To whom should the chief data officer report?
CDOs are still finding their place in many organizations. CIO’s State of the CIO Study 2024 found that 24% of CDOs report to the CEO, 12% to the CFO or top finance executive, and 14% to another line-of-business executive. According to the AWS/MIT survey, almost 20% of CDOs currently report to the CEO or chairman, over 19% to the CIO, CTO, or some other C-level executive that reports to the CEO, and just about 16% report to a non-C-level executive.
While organizations are rapidly adopting the chief data officer role, NewVantage Partners says there’s still a lot of confusion and disagreement on the mandate and importance of the position. Its Data and AI Leadership Executive Survey 2022 found that 52% of participants identified the chief data officer as the executive with primary responsibility for data strategy and results. In 2022, 48% of respondents said other C-level executives had primary responsibility or claimed there was no single point of accountability.
PwC’s global strategy consultancy, Strategy&, believes the CDO role should sit at the C-suite level or one level below because, “appointing a senior-level CDO is essential for leadership teams seeking to maximize the potential of data as a strategic asset throughout the organization.”
Carruthers agrees. She says the chief data officer could report to various places in the organization, but she favors the CEO or COO, not the CIO.
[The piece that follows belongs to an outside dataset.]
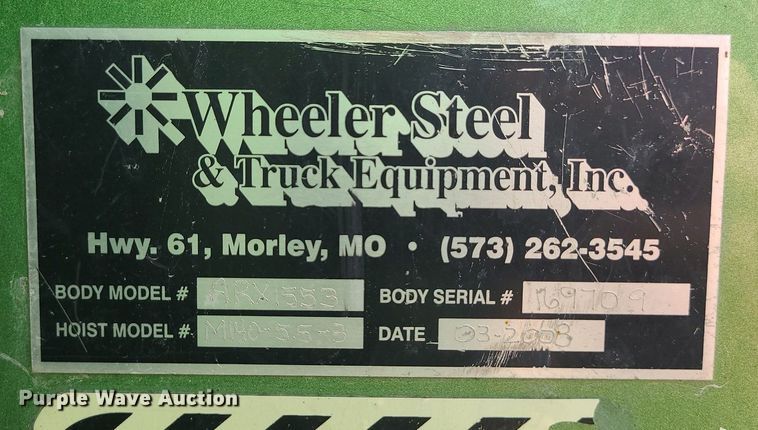 image for item MG9585 2009 Freightliner Business Class M2  dump truck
“As the role evolves and matures, it’s reporting into other places in the business,” she says. “It’s moving toward more of a seat at the top table, which it should be. For me, the CIO and the CDO should work hand-in-hand as a partnership, and a partnership doesn’t work when one partner works for the other partner.”
What to look for in a chief data officer
According to the NewVantage Partners’ survey, 51% of executives at Fortune 1000 firms feel a successful chief data officer must be an external change agent with fresh perspectives. Meanwhile, 14% held the opposite view: they felt a successful chief data officer must be a company veteran who understands the culture and history of the organization. Respondents were also split on the chief data officer’s background: 10% believed a successful chief data officer should be filled by a line-of-business executive who’s been accountable for financial results, while 19% said the CDO must have a data scientist or technologist background.
Gomis says he’s seen chief data officers come from marketing backgrounds, and that some are MBAs who’ve never worked in data analytics before. “Most of them have failed, but the companies that hired them felt that the influencer skillset was more important than the data analytics skillset,” he says.
Good people skills certainly could be useful for getting out of the bind many new chief data officers find themselves in. “One of the biggest mistakes is not understanding what it’ll take to succeed, in terms of expectations,” Gomis adds. “If you look at a lot of the people who’ve had the title of chief data officer and chief analytics officer over the last three years, there’s a tremendous amount of turnover because company and candidate expectations weren’t aligned.”
The problem is often unrealistic expectations from an employer. “The biggest mistake companies make is to expect that because they’ve hired someone, the problem is solved,” says Justin Cerilli, who heads the data and analytics practice for consultancy Russell Reynolds Associates. “Actually, you’re just starting to solve the problem — the tough decisions are still to come. That’s when you start asking who your people are, what your processes are, and how to change culture. CEOs tell chief data officers to change everything to get the end results they want, but don’t want to change the way they do anything.”